It's not quite so trivial to implement this solution. SL instruction tuning actually needs a lot of examples, and only recently there have been approaches to automate this, like WizardLM: https://github.com/nlpxucan/WizardLM
To try my solution, this would have to be adapted to more complex training examples involving quoted text with prompt injection attempts.
Similar points holds for RL. I actually think it is much more clean to solve it during instruction tuning, but perhaps we also need some RL. This normally requires training a reward model with large amounts of human feedback. Alternative approaches like Constitutional AI would first have to be adapted to cover quotes with prompt injection attacks.

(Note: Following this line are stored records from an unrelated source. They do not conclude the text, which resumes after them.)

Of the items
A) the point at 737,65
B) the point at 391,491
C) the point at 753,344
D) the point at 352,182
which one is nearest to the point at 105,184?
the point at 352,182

Probably doable, but takes some time and effort, all the while prompt injection doesn't seem to be a big practical issue currently.
> To try my solution, this would have to be adapted to more complex training examples involving quoted text with prompt injection attempts.
Quite honestly, that makes me less likely to believe your solution will work. Are you training an LLM to only obey instructions within a given context, or are you training it to recognize prompt injection and avoid it? Because even if the first is possible, the second is probably a lot harder.
Let's get more basic though. Whether you're doing instruction tuning or reinforcement training or constitutional training, are there any examples of any of these mechanisms getting 100% consistency in blocking any behavior?
I can't personally think of one. Surely the baseline here before we even start talking about prompt injection is: is there any proof that you can train an LLM to predictably and fully reliably block anything at all?
> Quite honestly, that makes me less likely to believe your solution will work. Are you training an LLM to only obey instructions within a given context, or are you training it to recognize prompt injection and avoid it?
The former. During instruction tuning, the model learns to "predict" text as if the document describes a dialogue. We then just add examples where special quotes are present, including examples where the quotes contain instructions which are ignored.
Of course there is no proof of 100% reliability. It's like a browser. You can't prove that Firefox has no security flaws. In fact, it probably has a lot of hitherto undiscovered ones. But they usually get fixed in time. And it gets increasingly difficult to find new exploits.
> It's like a browser. You can't prove that Firefox has no security flaws.
I've seen this comparison come up a few times and I feel like it's really stretching tbh. Imagine if someone came out with an encryption algorithm, and somebody asked, "okay, but do we know that this is secure" and they said "how do we know anything is secure?" -- what would your response to that person be?
And sure, I don't know that Firefox is perfectly secure, but the defenses that Firefox has set up are built on deterministic security principles, not probabilistic security methods. When people break Firefox, they break it using novel attacks. That's not what happens with LLMs, it's the same category of attack working over and over again. So this feels like an attempt to broaden the fuzzy nature of general application security as if it means that we can accept fuzzy security for every defense at every layer.
But in general, we don't really do that. You don't accept an E2EE implementation that has a 95% chance of encrypting your data. Sure, someone might break the implementation, but if they do, it'll be because they did something new, not because they hit the refresh button 100 times in a row. If someone hacks your password to HN, it better be because they did something clever to get access to it, not because 1/100 login attempts the site logs you in even if the password is wrong.
And even if we're not talking about 100% reliability -- are there any examples of getting 99% reliability? Are there any examples of getting higher? We're talking about failure rates that are unacceptable for application security. If every time 100 people probed Firefox (and reminder, these are people with no security training) 1 of them was able to break the browser sandbox, we would all very rightly stop using Firefox.
I genuinely don't get this. I really don't like comparing prompt injection to SQL injection, I've had some conversations with other people where it's ended up confusing the issue. But fine, let's run that comparison too. 1/100 attempts to break an SQL sanitizer getting through is awful. We would correctly call an SQL sanitizer with that success rate broken.
And are there any examples of training getting an LLM to get to even that level of stability? Has anyone even gotten to the point where they've trained an LLM to not do something and they've been able to have that defense stand up against attackers for more than a couple of days? I've not seen an example of that.
It's not that people aren't able to fully prove that LLMs are secure, it's that they're being regularly proven to be insecure.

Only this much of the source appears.